The Australian government guidance is out of date, with incorrect claims, and mirrors old guidance now abandoned around the world. Masks may also make other precautions more effective. For example, it appears that masks cause distancing to increase, not decrease.
In the fight against COVID-19, we should promote all infection control measures together, and not pit one against another. For instance, mask use means your germs travel less distance. The combination of masks and distancing is more effective than either one alone.

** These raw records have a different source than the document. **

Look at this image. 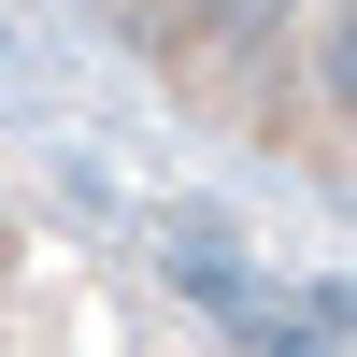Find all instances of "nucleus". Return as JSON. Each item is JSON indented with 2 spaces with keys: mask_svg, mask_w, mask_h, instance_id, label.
I'll use <instances>...</instances> for the list:
<instances>
[{
  "mask_svg": "<svg viewBox=\"0 0 357 357\" xmlns=\"http://www.w3.org/2000/svg\"><path fill=\"white\" fill-rule=\"evenodd\" d=\"M0 357H29L15 343V229H0Z\"/></svg>",
  "mask_w": 357,
  "mask_h": 357,
  "instance_id": "f257e3e1",
  "label": "nucleus"
}]
</instances>
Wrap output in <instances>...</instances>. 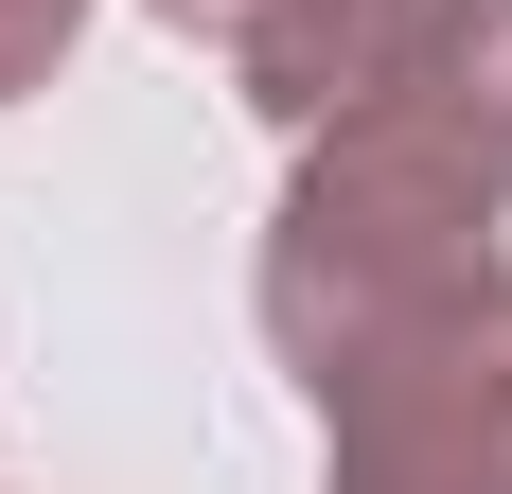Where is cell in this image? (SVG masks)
Here are the masks:
<instances>
[{
    "label": "cell",
    "instance_id": "3",
    "mask_svg": "<svg viewBox=\"0 0 512 494\" xmlns=\"http://www.w3.org/2000/svg\"><path fill=\"white\" fill-rule=\"evenodd\" d=\"M142 18H177L265 124H336V89L371 53V0H142Z\"/></svg>",
    "mask_w": 512,
    "mask_h": 494
},
{
    "label": "cell",
    "instance_id": "4",
    "mask_svg": "<svg viewBox=\"0 0 512 494\" xmlns=\"http://www.w3.org/2000/svg\"><path fill=\"white\" fill-rule=\"evenodd\" d=\"M71 18H89V0H0V106H18V89H53Z\"/></svg>",
    "mask_w": 512,
    "mask_h": 494
},
{
    "label": "cell",
    "instance_id": "2",
    "mask_svg": "<svg viewBox=\"0 0 512 494\" xmlns=\"http://www.w3.org/2000/svg\"><path fill=\"white\" fill-rule=\"evenodd\" d=\"M336 106H389L512 195V0H371V53Z\"/></svg>",
    "mask_w": 512,
    "mask_h": 494
},
{
    "label": "cell",
    "instance_id": "1",
    "mask_svg": "<svg viewBox=\"0 0 512 494\" xmlns=\"http://www.w3.org/2000/svg\"><path fill=\"white\" fill-rule=\"evenodd\" d=\"M495 177L389 106L301 124L265 212V353L318 406V494H512V247Z\"/></svg>",
    "mask_w": 512,
    "mask_h": 494
}]
</instances>
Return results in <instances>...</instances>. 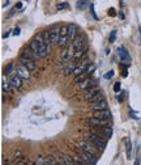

Australian infectious disease expert Raina MacIntyre notes that “there is more evidence supporting face mask use in the community than hand hygiene including in randomised controlled trials which compare both interventions directly, so it is inconsistent to advocate hand hygiene as a sound principle but not masks”.
Some may have concerns that recommending or requiring mask use may cause a run on medical masks, which are in short supply. However, this concern has not been borne out in practice. If you go anywhere that requires masks, such as San Francisco, New York, Israel or Germany, and take a look around, you will see that nearly everyone is wearing cloth masks, not medical masks. The US Surgeon General showed how to make one in 40 seconds from a handkerchief. Mask requirements do not take away critical protective equipment from doctors. Instead, they result in fewer people requiring hospitalisation.
Australia is a country that is rightly proud of its heritage of exceptional scientific and medical achievements. Australia’s rapid response to COVID-19, with effective lockdown and quarantine, has made it the envy of much of the world. Now is not the time to throw that good work away, when a strong response is most needed. It’s time to follow the lead of Melbourne’s hospitals, and ensure that in Australia masks are used in all public enclosed spaces and anywhere that there could be any community transmission.
Jeremy Howard is an Australian currently working as a distinguished research scientist at the University of San Francisco. Nick Talley is a Laureate Professor at the University of Newcastle, and editor-in-chief of the Medical Journal of Australia.